> [Your goal] All of the records below are to be copied exactly.

(Beginning of Records supplied)

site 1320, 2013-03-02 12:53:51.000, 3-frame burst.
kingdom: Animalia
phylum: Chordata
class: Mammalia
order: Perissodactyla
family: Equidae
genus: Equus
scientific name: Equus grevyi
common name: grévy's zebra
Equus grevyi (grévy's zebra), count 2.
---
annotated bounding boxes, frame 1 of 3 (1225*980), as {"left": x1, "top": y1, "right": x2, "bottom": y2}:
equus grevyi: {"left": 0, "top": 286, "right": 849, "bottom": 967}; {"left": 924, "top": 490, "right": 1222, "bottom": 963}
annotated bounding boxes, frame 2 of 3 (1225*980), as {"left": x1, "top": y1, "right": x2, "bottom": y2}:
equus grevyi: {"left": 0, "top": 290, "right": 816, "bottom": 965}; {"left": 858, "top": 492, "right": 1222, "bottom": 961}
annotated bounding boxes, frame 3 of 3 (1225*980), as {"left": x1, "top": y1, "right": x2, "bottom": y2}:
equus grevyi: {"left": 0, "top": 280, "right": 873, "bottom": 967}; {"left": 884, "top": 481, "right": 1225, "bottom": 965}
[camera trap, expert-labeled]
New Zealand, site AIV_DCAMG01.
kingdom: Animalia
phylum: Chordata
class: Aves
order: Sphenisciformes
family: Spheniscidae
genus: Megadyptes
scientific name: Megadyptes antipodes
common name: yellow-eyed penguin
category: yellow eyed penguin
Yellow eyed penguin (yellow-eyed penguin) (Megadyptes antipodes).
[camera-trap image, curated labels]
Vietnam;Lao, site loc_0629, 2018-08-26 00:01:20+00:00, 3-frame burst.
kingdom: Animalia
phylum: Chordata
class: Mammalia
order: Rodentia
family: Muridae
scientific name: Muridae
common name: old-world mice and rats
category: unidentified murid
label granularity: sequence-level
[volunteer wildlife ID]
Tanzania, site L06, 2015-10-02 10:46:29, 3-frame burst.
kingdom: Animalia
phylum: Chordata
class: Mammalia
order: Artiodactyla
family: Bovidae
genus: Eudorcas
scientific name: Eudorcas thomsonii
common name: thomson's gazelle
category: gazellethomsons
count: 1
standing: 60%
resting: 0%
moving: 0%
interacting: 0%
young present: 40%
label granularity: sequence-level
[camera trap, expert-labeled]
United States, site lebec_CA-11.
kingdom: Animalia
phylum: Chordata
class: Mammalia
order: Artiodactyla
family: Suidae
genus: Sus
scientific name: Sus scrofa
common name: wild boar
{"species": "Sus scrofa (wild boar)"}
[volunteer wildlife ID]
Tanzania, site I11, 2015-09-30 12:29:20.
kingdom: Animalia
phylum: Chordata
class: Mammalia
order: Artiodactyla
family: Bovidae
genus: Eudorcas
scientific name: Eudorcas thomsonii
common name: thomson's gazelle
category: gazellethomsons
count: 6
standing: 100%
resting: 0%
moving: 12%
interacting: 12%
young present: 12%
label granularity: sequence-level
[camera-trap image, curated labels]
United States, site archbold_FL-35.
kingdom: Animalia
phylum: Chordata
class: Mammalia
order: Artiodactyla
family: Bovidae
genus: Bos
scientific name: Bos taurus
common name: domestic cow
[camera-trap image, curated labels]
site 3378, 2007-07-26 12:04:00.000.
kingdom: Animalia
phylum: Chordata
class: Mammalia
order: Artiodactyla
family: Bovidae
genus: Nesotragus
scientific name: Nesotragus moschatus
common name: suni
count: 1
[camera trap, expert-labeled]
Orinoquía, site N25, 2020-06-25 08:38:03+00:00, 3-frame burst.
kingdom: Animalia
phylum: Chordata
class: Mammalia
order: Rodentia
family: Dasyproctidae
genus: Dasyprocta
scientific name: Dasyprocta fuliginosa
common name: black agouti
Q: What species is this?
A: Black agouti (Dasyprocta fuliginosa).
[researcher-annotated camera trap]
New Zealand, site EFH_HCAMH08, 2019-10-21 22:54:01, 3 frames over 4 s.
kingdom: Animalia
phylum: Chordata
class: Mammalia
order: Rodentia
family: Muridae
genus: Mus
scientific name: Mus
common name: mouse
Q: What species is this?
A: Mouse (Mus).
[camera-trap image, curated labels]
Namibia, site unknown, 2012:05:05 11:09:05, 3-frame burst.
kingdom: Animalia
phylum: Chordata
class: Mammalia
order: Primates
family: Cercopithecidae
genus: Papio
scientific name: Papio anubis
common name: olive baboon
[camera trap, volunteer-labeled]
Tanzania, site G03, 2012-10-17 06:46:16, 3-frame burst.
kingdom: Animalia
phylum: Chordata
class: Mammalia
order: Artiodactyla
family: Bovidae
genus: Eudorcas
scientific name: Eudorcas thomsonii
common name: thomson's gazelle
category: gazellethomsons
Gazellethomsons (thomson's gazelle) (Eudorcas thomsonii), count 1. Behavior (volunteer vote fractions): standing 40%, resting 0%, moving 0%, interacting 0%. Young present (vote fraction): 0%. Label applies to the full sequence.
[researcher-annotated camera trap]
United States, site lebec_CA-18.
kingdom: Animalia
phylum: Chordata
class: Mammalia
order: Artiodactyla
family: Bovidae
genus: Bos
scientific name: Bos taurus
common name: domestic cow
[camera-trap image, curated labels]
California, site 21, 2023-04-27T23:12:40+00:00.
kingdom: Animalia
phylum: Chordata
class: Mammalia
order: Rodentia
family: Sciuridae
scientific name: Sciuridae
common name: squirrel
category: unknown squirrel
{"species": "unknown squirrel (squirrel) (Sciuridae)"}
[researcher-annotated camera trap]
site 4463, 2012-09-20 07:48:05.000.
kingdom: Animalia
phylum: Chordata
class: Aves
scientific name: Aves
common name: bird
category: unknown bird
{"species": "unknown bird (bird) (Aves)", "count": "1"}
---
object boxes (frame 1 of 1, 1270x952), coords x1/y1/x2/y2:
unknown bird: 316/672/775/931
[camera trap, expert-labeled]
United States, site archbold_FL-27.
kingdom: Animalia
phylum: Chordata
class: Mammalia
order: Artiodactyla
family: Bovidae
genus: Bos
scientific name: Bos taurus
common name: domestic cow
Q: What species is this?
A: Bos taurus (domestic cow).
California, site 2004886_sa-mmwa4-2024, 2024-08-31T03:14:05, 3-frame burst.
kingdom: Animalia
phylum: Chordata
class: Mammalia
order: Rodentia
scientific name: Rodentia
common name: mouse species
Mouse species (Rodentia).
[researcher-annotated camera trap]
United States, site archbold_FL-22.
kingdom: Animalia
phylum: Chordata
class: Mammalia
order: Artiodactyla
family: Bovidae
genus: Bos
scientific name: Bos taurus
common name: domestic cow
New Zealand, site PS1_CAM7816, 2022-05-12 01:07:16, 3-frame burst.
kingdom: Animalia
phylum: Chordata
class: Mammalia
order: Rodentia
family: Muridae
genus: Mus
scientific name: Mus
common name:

(End of Records supplied)

> [Written reply]
site 1320, 2013-03-02 12:53:51.000, 3-frame burst.
kingdom: Animalia
phylum: Chordata
class: Mammalia
order: Perissodactyla
family: Equidae
genus: Equus
scientific name: Equus grevyi
common name: grévy's zebra
Equus grevyi (grévy's zebra), count 2.
---
annotated bounding boxes, frame 1 of 3 (1225*980), as {"left": x1, "top": y1, "right": x2, "bottom": y2}:
equus grevyi: {"left": 0, "top": 286, "right": 849, "bottom": 967}; {"left": 924, "top": 490, "right": 1222, "bottom": 963}
annotated bounding boxes, frame 2 of 3 (1225*980), as {"left": x1, "top": y1, "right": x2, "bottom": y2}:
equus grevyi: {"left": 0, "top": 290, "right": 816, "bottom": 965}; {"left": 858, "top": 492, "right": 1222, "bottom": 961}
annotated bounding boxes, frame 3 of 3 (1225*980), as {"left": x1, "top": y1, "right": x2, "bottom": y2}:
equus grevyi: {"left": 0, "top": 280, "right": 873, "bottom": 967}; {"left": 884, "top": 481, "right": 1225, "bottom": 965}
[camera trap, expert-labeled]
New Zealand, site AIV_DCAMG01.
kingdom: Animalia
phylum: Chordata
class: Aves
order: Sphenisciformes
family: Spheniscidae
genus: Megadyptes
scientific name: Megadyptes antipodes
common name: yellow-eyed penguin
category: yellow eyed penguin
Yellow eyed penguin (yellow-eyed penguin) (Megadyptes antipodes).
[camera-trap image, curated labels]
Vietnam;Lao, site loc_0629, 2018-08-26 00:01:20+00:00, 3-frame burst.
kingdom: Animalia
phylum: Chordata
class: Mammalia
order: Rodentia
family: Muridae
scientific name: Muridae
common name: old-world mice and rats
category: unidentified murid
label granularity: sequence-level
[volunteer wildlife ID]
Tanzania, site L06, 2015-10-02 10:46:29, 3-frame burst.
kingdom: Animalia
phylum: Chordata
class: Mammalia
order: Artiodactyla
family: Bovidae
genus: Eudorcas
scientific name: Eudorcas thomsonii
common name: thomson's gazelle
category: gazellethomsons
count: 1
standing: 60%
resting: 0%
moving: 0%
interacting: 0%
young present: 40%
label granularity: sequence-level
[camera trap, expert-labeled]
United States, site lebec_CA-11.
kingdom: Animalia
phylum: Chordata
class: Mammalia
order: Artiodactyla
family: Suidae
genus: Sus
scientific name: Sus scrofa
common name: wild boar
{"species": "Sus scrofa (wild boar)"}
[volunteer wildlife ID]
Tanzania, site I11, 2015-09-30 12:29:20.
kingdom: Animalia
phylum: Chordata
class: Mammalia
order: Artiodactyla
family: Bovidae
genus: Eudorcas
scientific name: Eudorcas thomsonii
common name: thomson's gazelle
category: gazellethomsons
count: 6
standing: 100%
resting: 0%
moving: 12%
interacting: 12%
young present: 12%
label granularity: sequence-level
[camera-trap image, curated labels]
United States, site archbold_FL-35.
kingdom: Animalia
phylum: Chordata
class: Mammalia
order: Artiodactyla
family: Bovidae
genus: Bos
scientific name: Bos taurus
common name: domestic cow
[camera-trap image, curated labels]
site 3378, 2007-07-26 12:04:00.000.
kingdom: Animalia
phylum: Chordata
class: Mammalia
order: Artiodactyla
family: Bovidae
genus: Nesotragus
scientific name: Nesotragus moschatus
common name: suni
count: 1
[camera trap, expert-labeled]
Orinoquía, site N25, 2020-06-25 08:38:03+00:00, 3-frame burst.
kingdom: Animalia
phylum: Chordata
class: Mammalia
order: Rodentia
family: Dasyproctidae
genus: Dasyprocta
scientific name: Dasyprocta fuliginosa
common name: black agouti
Q: What species is this?
A: Black agouti (Dasyprocta fuliginosa).
[researcher-annotated camera trap]
New Zealand, site EFH_HCAMH08, 2019-10-21 22:54:01, 3 frames over 4 s.
kingdom: Animalia
phylum: Chordata
class: Mammalia
order: Rodentia
family: Muridae
genus: Mus
scientific name: Mus
common name: mouse
Q: What species is this?
A: Mouse (Mus).
[camera-trap image, curated labels]
Namibia, site unknown, 2012:05:05 11:09:05, 3-frame burst.
kingdom: Animalia
phylum: Chordata
class: Mammalia
order: Primates
family: Cercopithecidae
genus: Papio
scientific name: Papio anubis
common name: olive baboon
[camera trap, volunteer-labeled]
Tanzania, site G03, 2012-10-17 06:46:16, 3-frame burst.
kingdom: Animalia
phylum: Chordata
class: Mammalia
order: Artiodactyla
family: Bovidae
genus: Eudorcas
scientific name: Eudorcas thomsonii
common name: thomson's gazelle
category: gazellethomsons
Gazellethomsons (thomson's gazelle) (Eudorcas thomsonii), count 1. Behavior (volunteer vote fractions): standing 40%, resting 0%, moving 0%, interacting 0%. Young present (vote fraction): 0%. Label applies to the full sequence.
[researcher-annotated camera trap]
United States, site lebec_CA-18.
kingdom: Animalia
phylum: Chordata
class: Mammalia
order: Artiodactyla
family: Bovidae
genus: Bos
scientific name: Bos taurus
common name: domestic cow
[camera-trap image, curated labels]
California, site 21, 2023-04-27T23:12:40+00:00.
kingdom: Animalia
phylum: Chordata
class: Mammalia
order: Rodentia
family: Sciuridae
scientific name: Sciuridae
common name: squirrel
category: unknown squirrel
{"species": "unknown squirrel (squirrel) (Sciuridae)"}
[researcher-annotated camera trap]
site 4463, 2012-09-20 07:48:05.000.
kingdom: Animalia
phylum: Chordata
class: Aves
scientific name: Aves
common name: bird
category: unknown bird
{"species": "unknown bird (bird) (Aves)", "count": "1"}
---
object boxes (frame 1 of 1, 1270x952), coords x1/y1/x2/y2:
unknown bird: 316/672/775/931
[camera trap, expert-labeled]
United States, site archbold_FL-27.
kingdom: Animalia
phylum: Chordata
class: Mammalia
order: Artiodactyla
family: Bovidae
genus: Bos
scientific name: Bos taurus
common name: domestic cow
Q: What species is this?
A: Bos taurus (domestic cow).
California, site 2004886_sa-mmwa4-2024, 2024-08-31T03:14:05, 3-frame burst.
kingdom: Animalia
phylum: Chordata
class: Mammalia
order: Rodentia
scientific name: Rodentia
common name: mouse species
Mouse species (Rodentia).
[researcher-annotated camera trap]
United States, site archbold_FL-22.
kingdom: Animalia
phylum: Chordata
class: Mammalia
order: Artiodactyla
family: Bovidae
genus: Bos
scientific name: Bos taurus
common name: domestic cow
New Zealand, site PS1_CAM7816, 2022-05-12 01:07:16, 3-frame burst.
kingdom: Animalia
phylum: Chordata
class: Mammalia
order: Rodentia
family: Muridae
genus: Mus
scientific name: Mus
common name:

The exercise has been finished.